Thursday, February 24, 2011
Beatniks, Bongos and Bourgeois Boobys: selections from Kookie #1, 1961
1961 marked a turning point in John Stanley's comic book career. He wrote the last issues of his final significant licensed-character series, Nancy and Sluggo. From then on, with three exceptions, Stanley never again worked with anyone else's characters.
It was a shot in the arm for Stanley. His two years on the Nancy title, added to 15 years on Little Lulu, left him apparently (and understandably) weary of the task of adapting outside characters to the comic book narrative form. Save for mid-1960s comics adaptations of Alvin and the Chipmunks and Clyde Crashcup, and 1969's curious Choo-Choo Charlie one-shot, Stanley only created original concepts, characters and series from 1962 forward.
His earnest attempts to get original series going in the late '40s failed. Although "Jigger and Mooch" and "Peterkin Pottle" have their rightful admirers, they simply didn't cut it, sales-wise and audience-wise, back in the day. It may have discouraged Stanley from using precious time--energy that could more productively go into Little Lulu and his other steady gigs--on the high-stakes risk of floating unknown creations.

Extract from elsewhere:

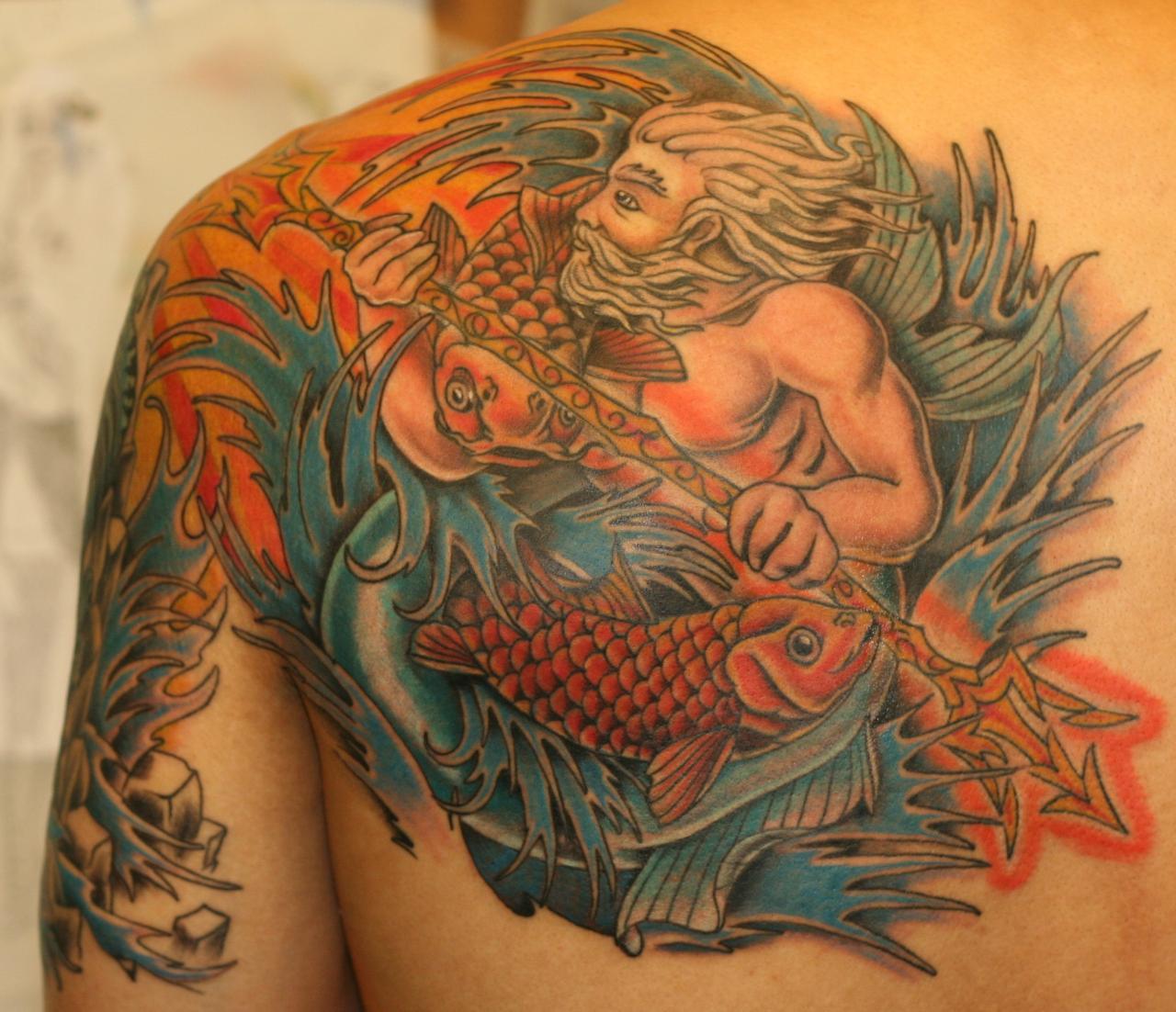 san francisco bay area tattoo artist   victor trujillo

Thank goodness the comics industry was in a state of flux in 1961. Super-heroes noodged their way back onto the shelves, while steadfast genres such as crime, western, romance and what passed for horror, post-Comics Code, dwindled or died. War comics continued to sell, as did many varieties of action-adventure and humor.

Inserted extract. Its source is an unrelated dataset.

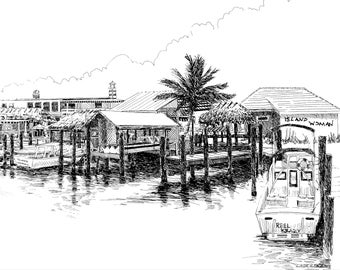 Stans on Goodland fl, Island woman on goodland, Florida ink drawing, seaside art. Naples fl art.Florida beach art,Naples  prints,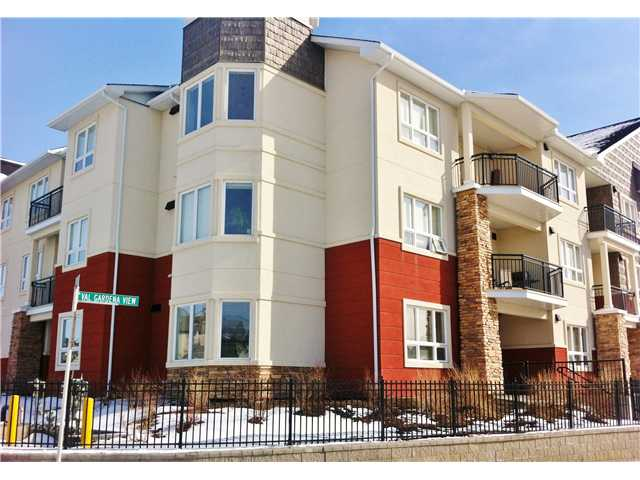 Main Photo: 342 26 Val Gardena View SW in CALGARY: Springbank Hill Condo for sale (Calgary)  : MLS®# C3511675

At this time, Stanley and his family lived in Greenwich Village. Perhaps this daily exposure to the bohemian vibes of that ultra-hip neighborhood inspired Stanley to try something different. For the first time in his career, Stanley created a title that was clearly aimed not at kids but at young adults, teens and college students.
Kookie, launched two months after Stanley's first original success in comics, Dunc 'n Loo, proved a quick flop. Both were collaborations with Stanley's finest artist, Bill Williams. Why one clicked and the other didn't is puzzling.
Perhaps Kookie was a little too libertine for mainstream comics. It's among Stanley's only comics with any acknowledgment of adult desires. Kookie is cast as a sorta-Candide of the espresso house scene. Given time, her role would have been more well-defined. She is, certainly, no Little Annie Fanny, but she's a great deal more voluptuous--and inspires more, shall we say, grown-up reactions from her male pursuers and admirers--than any Stanley character, before or since.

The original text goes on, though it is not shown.